C. S. Lewis once said, “Hell begins with a grumbling mood, always complaining, always blaming others.”
You don’t have to agree with Lewis’s eschatology to know that grumbling is ungodly.
Sad to say, James had to warn his readers against it—providing us with another “one another” command:
Therefore be patient, brothers and sisters, until the coming of the Lord. The farmer waits for the precious produce of the soil, being patient about it, until it gets the early and late rains. You too be patient; strengthen your hearts, for the coming of the Lord is near. Do not complain, brothers and sisters, against one another, so that you may not be judged; behold, the Judge is standing right at the door (James 5:7-9 NASB).
Do not complain. The NKJV translates this as grumble. Zane Hodges says it translates a word that means “to groan” or “to sigh.”
Have you ever complained, grumbled, groaned, or sighed at your fellow Christians?
I’m sure we all have.
So did James’s readers.
As Michael Eaton explains, James’s readers had plenty of reason to be bitter:
The greatest troubles involve people. It is bad enough when circumstances are against us, but it can be even worse when a close friend or a fellow Christian turns against us. Here in James’ time, rich Christians were badly treating poorer Christians. There was a terrible temptation for the poorer Christians to be bitter. But we never get very far in the Christian life unless we develop a forgiving spirit. We have to learn not to complain, not to get bitter. We have to learn to leave the matter with God totally! God will act for us, but only if we leave the matter to him [sic]! (Eaton, The Branch Exposition of the Bible, p. 1061).

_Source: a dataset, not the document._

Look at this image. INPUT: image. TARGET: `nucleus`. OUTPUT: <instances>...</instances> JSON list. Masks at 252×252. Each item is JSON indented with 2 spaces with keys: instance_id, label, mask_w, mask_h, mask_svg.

As his readers suffered trials, James urged them to be patient because the Lord is coming. We’re like farmers waiting for the rains to come. But we do more than wait for the rains—we expect them to come, even though the exact time of their coming is out of our control. Likewise, we expect the Lord to come at any time, and that should give you hope.

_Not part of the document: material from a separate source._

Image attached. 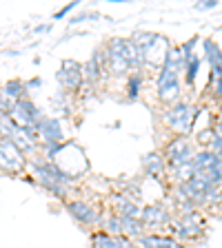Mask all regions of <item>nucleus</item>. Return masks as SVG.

But it should also give you pause.
Jesus is not only coming to rescue you from the wrath to come (1 Thess 1:10), He is also coming as Judge—not for your eternal destiny, but for your rewards.
One day you will stand before the Judgment Seat of Christ to have your life judged and rewarded according to what you did, whether good or bad (2 Cor 5:10). Knowing that He will evaluate your life should make you more cautious about complaining about the Christians around you.
In short, don’t grumble against others so that when you stand before Jesus at the Bema, He won’t grumble against you.